Monica - posted on 12/18/2015 ( no moms have responded yet )
I'm really really glad to have found this site and am hoping you could potentially bring me some insight. As you can guess, I am dating a man with a child from his previous relationship. My relationship situation may not be unique but bear with me as I explain it all!
My boyfriend and I met online and clicked right away. He was from South Carolina, former military, and planning on moving to my state to go back to school. He came and visited and it was just amazing. You know that saying when you know, you know? Well I knew this would be something special and it really has. The catch: My boyfriend's ex surprised him with the fact that she was pregnant when she was already 7 months along and he and I were already dating for about a month or so but had been talking for about 2 months. I didn't expect to stay with him but I decided to see what happens and he was very very upfront about everything from the moment he found out to now. He told me as soon as he found out and was sure to inform me that he felt no feelings towards his ex and he never wanted children but this was the cards dealt to him and he will step up to the plate as a dad and he has. He really loves his daughter and has decided that he does not want to be with his ex and the best thing he can do for his daughter is move on to getting the college degree he already planned for so that he can secure her future financially. His ex is uneducated and is working part time jobs at the moment and has custody of their daughter. He loves his little daughter who is 5 months old now and since he's moved he misses her tremendously but still believes this is the best thing he can do for her. I admire his decision and strength and understand that this is difficult for him.

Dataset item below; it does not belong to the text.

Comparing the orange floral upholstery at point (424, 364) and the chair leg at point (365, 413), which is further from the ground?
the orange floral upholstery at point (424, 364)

This also means that the only way he gets to "see" his daughter is by talking to his ex. My boyfriend has decided he wants to try to maintain a friendship for the sake of his daughter and again, I admire that. His ex, although she still has strong feelings for him and admits it, has moved on to the best of her abilities and is dating someone else and my boyfriend and the ex are on friendly terms. Again, my boyfriend keeps me very much in the loop and she knows about me and etc.
The problem is I just can't seem to stop getting this feeling every time I know they're talking or texting. Mind you, the talking is infrequent enough and generally only about his daughter, but I can't help feeling a strong sense of possessiveness and frustration that he still has to stay in contact with her. On the other side of that, I am beyond happy that the two of them are on comfortable grounds and there has been no "baby mama drama" in any sense. For his daughter, I know this is absolutely best and I have accepted him having a child and am seeing the bright side of things.
I just want to find out how you ladies have found ways to deal with and get over this possessive or jealous feeling? Does it go away or is it something I have to learn to cope with?